■ **SOURCE TEXT**:
>> Begin

Aurora Serverless: The Good, the Bad and the Scalable

Amazon announced the General Availability of Aurora Serverless on August 9, 2018. I have been playing around with the preview of Aurora Serverless for a few months, and I must say that overall, I'm very impressed. There are A LOT of limitations with this first release, but I believe that Amazon will do what Amazon does best, and keep iterating until this thing is rock solid.

The announcement gives a great overview and the official User Guide is chock full of interesting and useful information, so I definitely suggest giving those a read. In this post, I want to dive a little bit deeper and discuss the pros and cons of Aurora Serverless. I also want to dig into some of the technical details, pricing comparisons, and look more closely at the limitations.

Update May 2, 2019: Amazon Aurora Serverless Supports Capacity of 1 Unit and a New Scaling Option

Update November 21, 2018: AWS released the Aurora Serverless Data API BETA that lets you connect to Aurora Serverless using HTTP as opposed to a standard MySQL TCP connection. It isn't ready for primetime, but is a good first step. You can read my post about it here: Aurora Serverless Data API: A First Look.

>> End

■ **INSTRUCTIONS**:
**1.** Quote the Aurora Serverless article word for word, starting with "Aurora Serverless: The" and going on through "is rock solid.".
**2.** Extend the Aurora Serverless article, picking up right after its final sentence.

■ **EXTRACTED ENTRIES**:
>> Begin

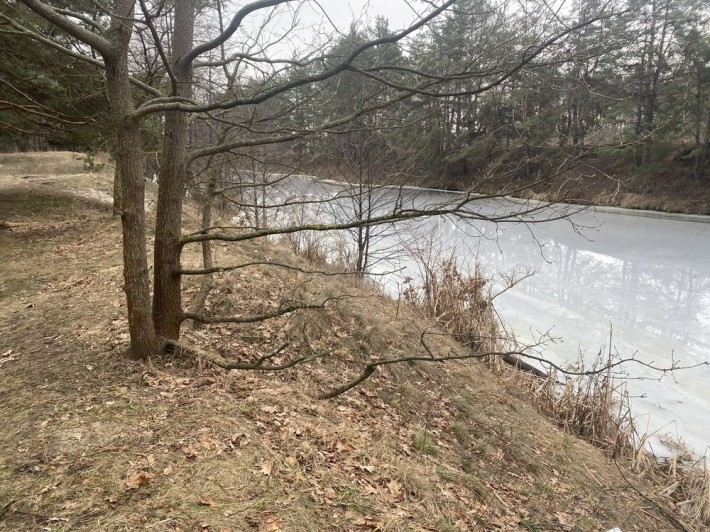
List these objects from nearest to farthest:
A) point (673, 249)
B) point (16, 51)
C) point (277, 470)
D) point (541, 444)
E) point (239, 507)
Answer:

>> End
>> Begin

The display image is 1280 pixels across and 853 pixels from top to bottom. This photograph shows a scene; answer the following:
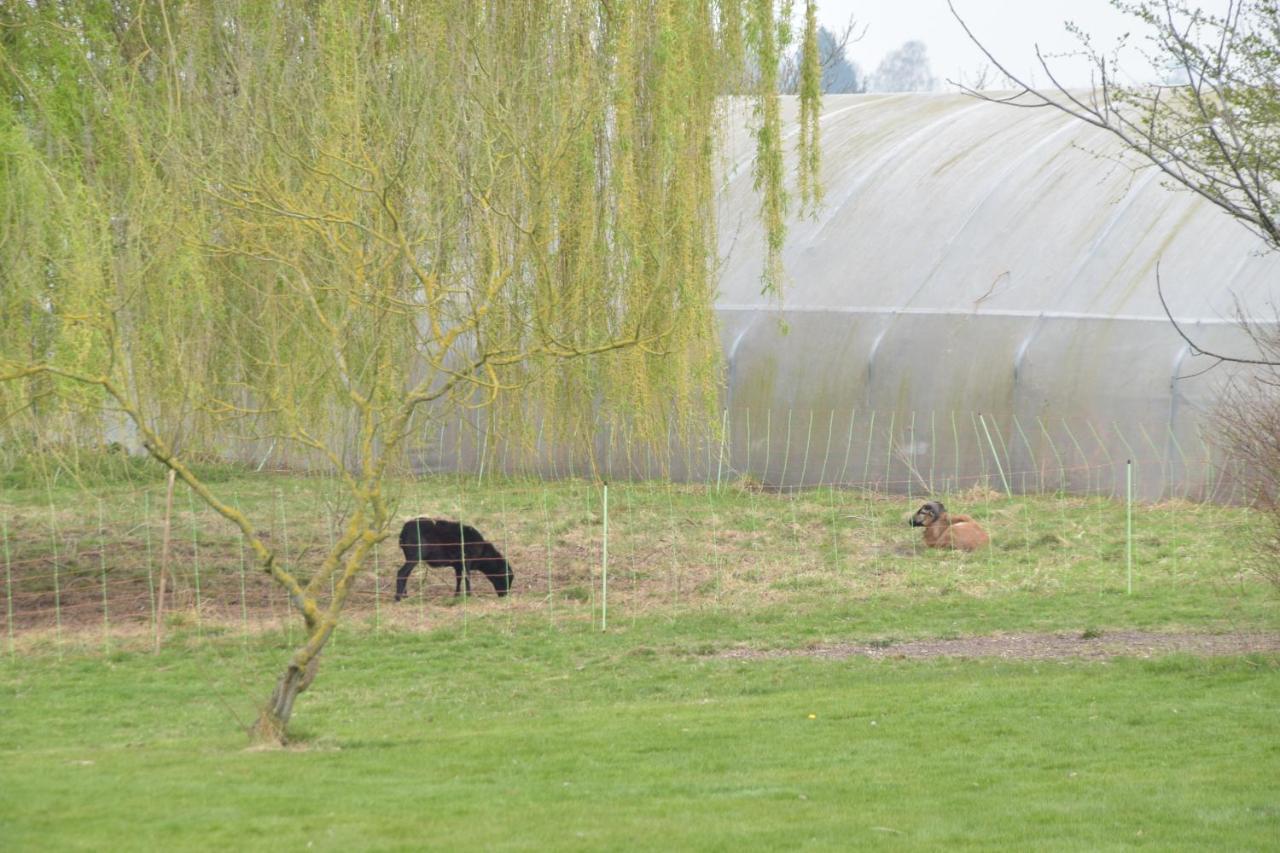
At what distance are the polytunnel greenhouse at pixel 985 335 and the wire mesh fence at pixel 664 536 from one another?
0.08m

>> End
>> Begin

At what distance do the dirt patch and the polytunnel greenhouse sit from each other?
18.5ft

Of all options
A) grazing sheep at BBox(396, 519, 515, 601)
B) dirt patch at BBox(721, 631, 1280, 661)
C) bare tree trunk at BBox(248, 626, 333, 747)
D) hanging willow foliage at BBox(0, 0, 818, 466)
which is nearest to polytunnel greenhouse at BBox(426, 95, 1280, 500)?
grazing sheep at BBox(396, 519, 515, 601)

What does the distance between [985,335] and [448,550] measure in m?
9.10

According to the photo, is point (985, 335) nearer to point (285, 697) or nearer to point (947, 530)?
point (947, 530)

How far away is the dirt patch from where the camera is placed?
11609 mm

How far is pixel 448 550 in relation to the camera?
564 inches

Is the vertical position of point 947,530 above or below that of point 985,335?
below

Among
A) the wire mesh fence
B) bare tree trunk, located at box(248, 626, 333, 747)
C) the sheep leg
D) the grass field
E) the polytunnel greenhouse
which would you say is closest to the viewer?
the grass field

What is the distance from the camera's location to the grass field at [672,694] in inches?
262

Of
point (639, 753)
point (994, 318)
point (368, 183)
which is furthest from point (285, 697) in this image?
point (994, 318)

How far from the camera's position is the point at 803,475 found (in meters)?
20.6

>> End

■ **REPLIES**:
**1.**
Aurora Serverless: The Good, the Bad and the Scalable

Amazon announced the General Availability of Aurora Serverless on August 9, 2018. I have been playing around with the preview of Aurora Serverless for a few months, and I must say that overall, I'm very impressed. There are A LOT of limitations with this first release, but I believe that Amazon will do what Amazon does best, and keep iterating until this thing is rock solid.

**2.**
What is Aurora Serverless?

Let's start with Aurora. Aurora is Amazon's "MySQL and PostgreSQL compatible relational database built for the cloud, that combines the performance and availability of high-end commercial databases with the simplicity and cost-effectiveness of open source databases." If you are using MySQL or PostgreSQL, you can basically migrate to Aurora without any changes to your application code. It's fully-managed, ridiculously fast (up to 5x faster than MySQL), and can scale using shared-storage read replicas and multi availability zone deployments. This extra power (and convenience) comes with an added cost (~23% more per hour), but I've found it to be well worth it.

Now let's talk about the "serverless" part. Yes, serverless has servers (I'm getting sick of typing this 🤦🏻‍♂️), but the general idea is that for something to be "serverless", it should:

Charge you only for what you use
Require zero server maintenance
Provide continuous scaling
Support built-in high availability and fault tolerance

Aurora Serverless provides an on demand, auto-scaling, high-availability relational database that only charges you when it's in use. While it may not be perfect, I do think that this fits the definition of serverless. All you need to do is configure a cluster, and then all the maintenance, patching, backups, replication, and scaling are handled automatically for you. It almost sounds too good to be true, so let's jump in and investigate.

Setting up your Aurora Serverless cluster

Setting up an Aurora Serverless cluster is fairly simple. Note that you can only create a cluster in a VPC.

1. Click "Create Database" from the main RDS Console screen or from within "Instances" or "Clusters"

2. Select "Amazon Aurora" and the "MySQL 5.6-compatible" edition (Aurora Serverless only supports this edition) and click "Next"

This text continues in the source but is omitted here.